Buffett, bu şirketlerde yaklaşık yüzde 14 seviyesinde bir kazanç getirisi elde edebilmenin kendisini şaşırttığını belirtirken, aynı dönemde temettülerin yüzde 70 oranında arttığına dikkat çekti.
Buffett ayrıca bu pozisyonları düşük faizli yen cinsinden tahvillerle finanse ettiğini, yaklaşık yüzde 0,5 maliyetle borçlanırken temettü ve hisse geri alımları sayesinde çok daha yüksek getiri sağladığını ifade etti.
Ünlü yatırımcı, bu hisselerde uzun vadeli kalmayı planladığını da vurguladı.
Yen carry trade baskı altında Japonya’da faizlerin yükselmesi, düşük faizli yenle borçlanıp daha yüksek getirili varlıklara yatırım yapılmasına dayanan yen carry trade işlemlerini zorlaştırıyor.
Faiz artışlarıyla birlikte bu işlemlerin cazibesinin azalması, pozisyon çözülmelerini tetikleyerek piyasalarda oynaklık riskini artırabilir.
Buffett, yatırımlarını yen cinsinden borçlanma ile eşleştirerek kur riskini büyük ölçüde dengelemiş durumda.
Ancak benzer bir korumaya sahip olmayan yatırımcılar için yükselen faizler, döviz kaynaklı ek riskler anlamına gelebilir.
Öte yandan, faiz artışları Japonya ekonomisine yönelik güvenin de bir göstergesi olarak yorumlanıyor.
BOJ’un yayımladığı son anket, iş gücü sıkıntılarının derinleşmesi nedeniyle şirketlerin önümüzdeki yıl da güçlü ücret artışlarını sürdürmeyi planladığını ortaya koydu.
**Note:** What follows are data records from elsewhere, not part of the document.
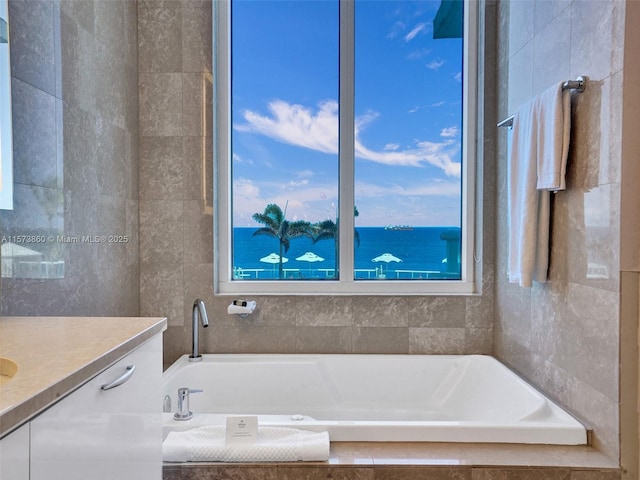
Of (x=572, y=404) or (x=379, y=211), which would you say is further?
(x=379, y=211)

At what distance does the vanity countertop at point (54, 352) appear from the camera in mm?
681

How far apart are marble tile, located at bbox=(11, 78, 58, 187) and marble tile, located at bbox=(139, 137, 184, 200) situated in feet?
2.44

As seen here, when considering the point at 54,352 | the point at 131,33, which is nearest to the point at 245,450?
the point at 54,352

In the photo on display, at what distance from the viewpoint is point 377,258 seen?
8.42 ft

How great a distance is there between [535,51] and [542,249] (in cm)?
91

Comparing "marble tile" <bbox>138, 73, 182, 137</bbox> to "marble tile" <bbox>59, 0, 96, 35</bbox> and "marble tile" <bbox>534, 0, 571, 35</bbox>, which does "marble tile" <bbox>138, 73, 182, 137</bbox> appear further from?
"marble tile" <bbox>534, 0, 571, 35</bbox>

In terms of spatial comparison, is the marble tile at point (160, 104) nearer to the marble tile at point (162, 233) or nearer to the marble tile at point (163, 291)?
the marble tile at point (162, 233)

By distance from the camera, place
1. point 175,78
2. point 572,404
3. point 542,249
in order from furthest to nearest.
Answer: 1. point 175,78
2. point 542,249
3. point 572,404

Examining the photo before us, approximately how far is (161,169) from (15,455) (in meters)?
1.95

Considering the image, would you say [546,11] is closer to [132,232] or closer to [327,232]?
[327,232]

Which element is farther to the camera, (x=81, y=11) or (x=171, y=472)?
(x=81, y=11)

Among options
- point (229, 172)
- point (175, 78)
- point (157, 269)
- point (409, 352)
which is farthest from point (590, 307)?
point (175, 78)

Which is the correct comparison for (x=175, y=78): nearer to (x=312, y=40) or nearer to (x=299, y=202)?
(x=312, y=40)

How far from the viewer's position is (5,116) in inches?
54.0
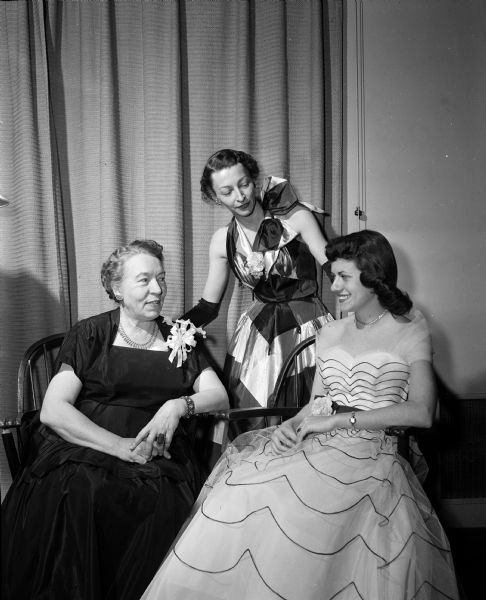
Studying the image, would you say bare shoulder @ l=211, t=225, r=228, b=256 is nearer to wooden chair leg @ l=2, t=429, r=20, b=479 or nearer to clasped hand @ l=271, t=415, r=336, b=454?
clasped hand @ l=271, t=415, r=336, b=454

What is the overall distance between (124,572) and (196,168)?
1.76m

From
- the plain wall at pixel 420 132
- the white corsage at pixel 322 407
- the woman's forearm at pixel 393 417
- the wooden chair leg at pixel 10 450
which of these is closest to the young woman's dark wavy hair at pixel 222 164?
the plain wall at pixel 420 132

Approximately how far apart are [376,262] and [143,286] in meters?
0.85

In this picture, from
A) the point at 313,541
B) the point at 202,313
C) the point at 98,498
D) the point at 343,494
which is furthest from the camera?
the point at 202,313

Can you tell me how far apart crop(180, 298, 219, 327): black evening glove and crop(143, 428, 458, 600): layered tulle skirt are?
97 centimetres

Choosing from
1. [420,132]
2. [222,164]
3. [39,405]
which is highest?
[420,132]

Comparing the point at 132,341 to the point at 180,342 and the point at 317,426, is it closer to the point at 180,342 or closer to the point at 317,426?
the point at 180,342

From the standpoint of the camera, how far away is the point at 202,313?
2.94m

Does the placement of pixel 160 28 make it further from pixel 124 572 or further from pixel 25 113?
pixel 124 572

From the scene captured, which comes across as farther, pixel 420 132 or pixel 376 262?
pixel 420 132

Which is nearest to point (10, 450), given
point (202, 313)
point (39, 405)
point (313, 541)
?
point (39, 405)

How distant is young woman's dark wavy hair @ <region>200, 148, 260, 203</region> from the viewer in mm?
2729

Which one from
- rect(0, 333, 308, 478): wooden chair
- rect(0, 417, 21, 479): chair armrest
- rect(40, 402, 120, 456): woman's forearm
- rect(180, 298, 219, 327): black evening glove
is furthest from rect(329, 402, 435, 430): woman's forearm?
rect(0, 417, 21, 479): chair armrest

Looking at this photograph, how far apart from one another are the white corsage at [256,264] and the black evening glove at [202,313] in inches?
11.0
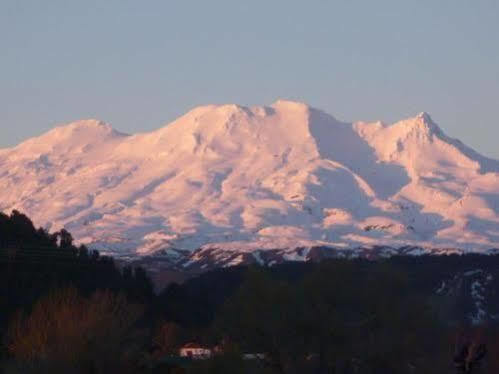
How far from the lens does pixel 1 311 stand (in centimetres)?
6531

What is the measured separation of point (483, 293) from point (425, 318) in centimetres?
5422

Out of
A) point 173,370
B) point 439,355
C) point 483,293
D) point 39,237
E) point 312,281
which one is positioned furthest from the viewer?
point 483,293

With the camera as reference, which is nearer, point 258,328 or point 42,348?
point 42,348

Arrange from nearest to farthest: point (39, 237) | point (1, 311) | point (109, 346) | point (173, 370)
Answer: point (109, 346) < point (173, 370) < point (1, 311) < point (39, 237)

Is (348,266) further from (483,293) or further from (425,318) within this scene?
(483,293)

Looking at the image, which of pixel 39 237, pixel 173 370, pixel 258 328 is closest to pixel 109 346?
pixel 173 370

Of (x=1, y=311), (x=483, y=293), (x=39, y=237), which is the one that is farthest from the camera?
(x=483, y=293)

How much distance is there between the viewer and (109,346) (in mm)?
44375

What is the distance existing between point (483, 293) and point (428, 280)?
196 inches

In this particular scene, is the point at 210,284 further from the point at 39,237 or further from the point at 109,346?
the point at 109,346

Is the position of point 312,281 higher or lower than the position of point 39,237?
lower

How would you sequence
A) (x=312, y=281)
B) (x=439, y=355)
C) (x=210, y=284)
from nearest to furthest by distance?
(x=439, y=355)
(x=312, y=281)
(x=210, y=284)

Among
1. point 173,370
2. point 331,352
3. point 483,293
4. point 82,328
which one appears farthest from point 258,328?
point 483,293

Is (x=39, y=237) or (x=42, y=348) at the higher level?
(x=39, y=237)
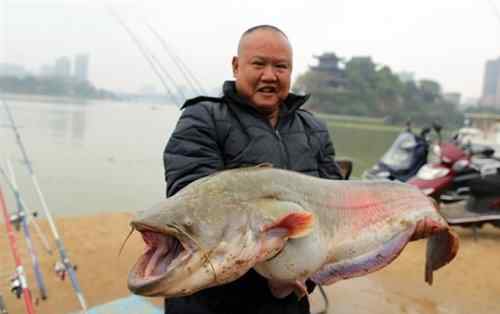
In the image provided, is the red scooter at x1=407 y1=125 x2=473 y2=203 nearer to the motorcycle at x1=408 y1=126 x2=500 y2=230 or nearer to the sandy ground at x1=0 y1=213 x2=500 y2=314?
the motorcycle at x1=408 y1=126 x2=500 y2=230

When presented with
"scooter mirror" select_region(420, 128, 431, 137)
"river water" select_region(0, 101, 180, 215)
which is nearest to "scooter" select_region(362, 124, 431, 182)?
"scooter mirror" select_region(420, 128, 431, 137)

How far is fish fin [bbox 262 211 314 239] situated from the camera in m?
1.56

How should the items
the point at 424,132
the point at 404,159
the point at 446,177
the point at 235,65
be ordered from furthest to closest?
1. the point at 424,132
2. the point at 404,159
3. the point at 446,177
4. the point at 235,65

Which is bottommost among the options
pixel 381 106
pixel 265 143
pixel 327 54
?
pixel 381 106

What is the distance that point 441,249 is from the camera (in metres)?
2.34

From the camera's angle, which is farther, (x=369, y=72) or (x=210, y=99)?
(x=369, y=72)

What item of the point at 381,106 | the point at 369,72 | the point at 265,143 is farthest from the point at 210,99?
the point at 369,72

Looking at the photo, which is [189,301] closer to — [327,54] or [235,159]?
[235,159]

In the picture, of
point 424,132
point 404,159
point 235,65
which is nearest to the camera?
point 235,65

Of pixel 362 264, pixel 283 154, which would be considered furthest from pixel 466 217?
pixel 283 154

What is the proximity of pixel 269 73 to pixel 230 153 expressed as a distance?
35 centimetres

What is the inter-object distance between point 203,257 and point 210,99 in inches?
31.4

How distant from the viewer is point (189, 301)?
73.5 inches

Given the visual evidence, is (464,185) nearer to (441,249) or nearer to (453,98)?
(441,249)
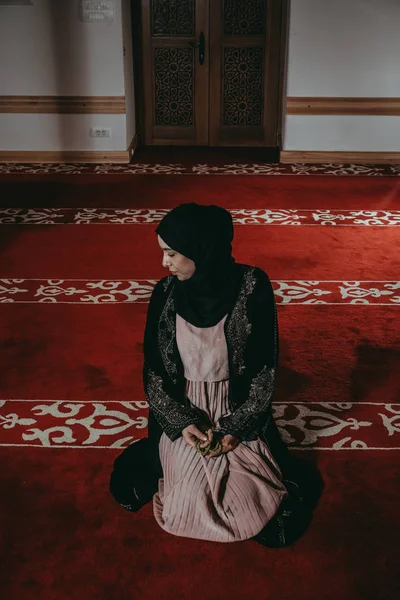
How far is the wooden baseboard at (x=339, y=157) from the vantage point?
6.75 meters

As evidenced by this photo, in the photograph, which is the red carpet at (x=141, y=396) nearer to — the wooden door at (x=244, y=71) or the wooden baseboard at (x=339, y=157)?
the wooden baseboard at (x=339, y=157)

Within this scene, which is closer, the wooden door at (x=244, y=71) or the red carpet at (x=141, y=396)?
the red carpet at (x=141, y=396)

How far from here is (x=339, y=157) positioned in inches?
266

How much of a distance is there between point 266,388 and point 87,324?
1.55 m

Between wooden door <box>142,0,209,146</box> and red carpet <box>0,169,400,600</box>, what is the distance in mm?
2538

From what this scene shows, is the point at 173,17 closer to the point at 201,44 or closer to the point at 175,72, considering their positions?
the point at 201,44

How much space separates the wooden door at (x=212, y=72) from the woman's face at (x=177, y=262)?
6.08m

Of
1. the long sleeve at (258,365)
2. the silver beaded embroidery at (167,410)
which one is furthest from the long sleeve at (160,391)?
the long sleeve at (258,365)

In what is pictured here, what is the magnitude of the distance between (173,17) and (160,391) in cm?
618

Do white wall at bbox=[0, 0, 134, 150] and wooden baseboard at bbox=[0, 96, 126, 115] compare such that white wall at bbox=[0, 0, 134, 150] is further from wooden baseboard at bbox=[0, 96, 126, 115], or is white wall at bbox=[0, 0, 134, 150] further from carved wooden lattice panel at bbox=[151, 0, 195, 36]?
carved wooden lattice panel at bbox=[151, 0, 195, 36]

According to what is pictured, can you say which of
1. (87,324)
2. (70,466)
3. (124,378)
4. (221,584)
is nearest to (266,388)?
(221,584)

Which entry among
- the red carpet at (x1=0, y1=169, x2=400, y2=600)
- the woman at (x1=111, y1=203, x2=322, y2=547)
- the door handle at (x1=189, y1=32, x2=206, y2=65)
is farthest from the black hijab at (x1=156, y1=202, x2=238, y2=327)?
the door handle at (x1=189, y1=32, x2=206, y2=65)

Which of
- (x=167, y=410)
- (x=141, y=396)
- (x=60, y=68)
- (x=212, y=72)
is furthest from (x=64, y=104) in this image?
(x=167, y=410)

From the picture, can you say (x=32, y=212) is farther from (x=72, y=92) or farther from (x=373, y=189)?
(x=373, y=189)
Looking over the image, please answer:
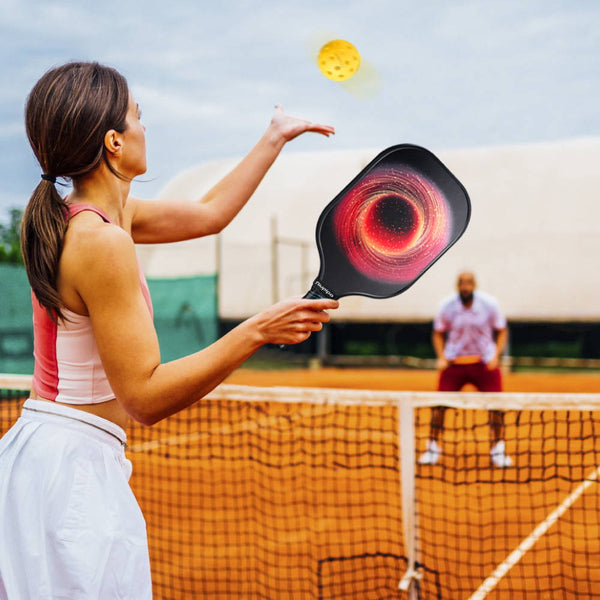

Buffett’ı izleyerek Japonya’ya yatırım Bireysel yatırımcılar için Japon hisselerine erişimde birkaç temel seçenek bulunuyor.
Japonya odaklı ETF’ler, ülkenin büyük şirketlerine geniş kapsamlı bir yatırım imkânı sunarken, beş büyük ticaret şirketinin tamamı ABD’de ADR yoluyla da işlem görüyor.
Ayrıca bazı aracı kurumlar üzerinden Japon borsalarına doğrudan erişim de mümkün, ancak bu yöntemde işlem maliyetleri daha yüksek olabiliyor.
Japonya pozisyonunda yeni dönem Buffett’ın 1990’lı yıllardaki temkinli yaklaşımı, zamanla en büyük uluslararası pozisyonlarından birine dönüştü.
Japonya Merkez Bankası’nın faiz artışlarıyla ekonomide normalleşme sinyali vermesi, Buffett’ın uzun vadeli değer yatırımı stratejisiyle uyumlu yeni bir döneme girildiğine işaret ediyor.